As you might have guessed, I have Koss Pro-4AA Titanium headphones that I bought 3 years ago. Not the most super-comfortable headrest, but my trusty 15-year-old Pro4AAAs wore out!!
smily_headphones1.gif


Anyway, they work fine with my super-old Pioneer amp that is rated to 80 watts of power, I have to turn up the volume to about 11 o'clock, my old headphones to about 10-1030.

My question:

I want to get 2.1 computer speakers for not a lot of money that will drive these headphones quite loud. I'm hard of hearing, so I need it louder than you do.

I have a Creative Audigy SB Audigy 2 sound card, when I tried my PC's (Dell Dimension XPS Gen 4) earphone jack with it, it was not loud enough at all.

When shopping for speakers, what spec should I look for to know how much power is in the speakers and to know if the headphones will play loud enough for me??

> _TASK OBJECTIVE_:
Can you repeat the headphone post from "Anyway, they work" to "than you do.", swapping "computer speakers" for "desktop speakers"?

> _DATASET CONTENT_:
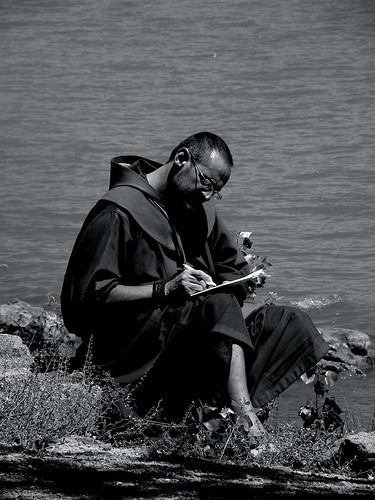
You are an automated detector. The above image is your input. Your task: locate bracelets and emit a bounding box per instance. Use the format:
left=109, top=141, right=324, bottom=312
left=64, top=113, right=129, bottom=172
left=152, top=281, right=166, bottom=300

> _RESPONSE BELOW_:
Anyway, they work fine with my super-old Pioneer amp that is rated to 80 watts of power, I have to turn up the volume to about 11 o'clock, my old headphones to about 10-1030.

My question:

I want to get 2.1 desktop speakers for not a lot of money that will drive these headphones quite loud. I'm hard of hearing, so I need it louder than you do.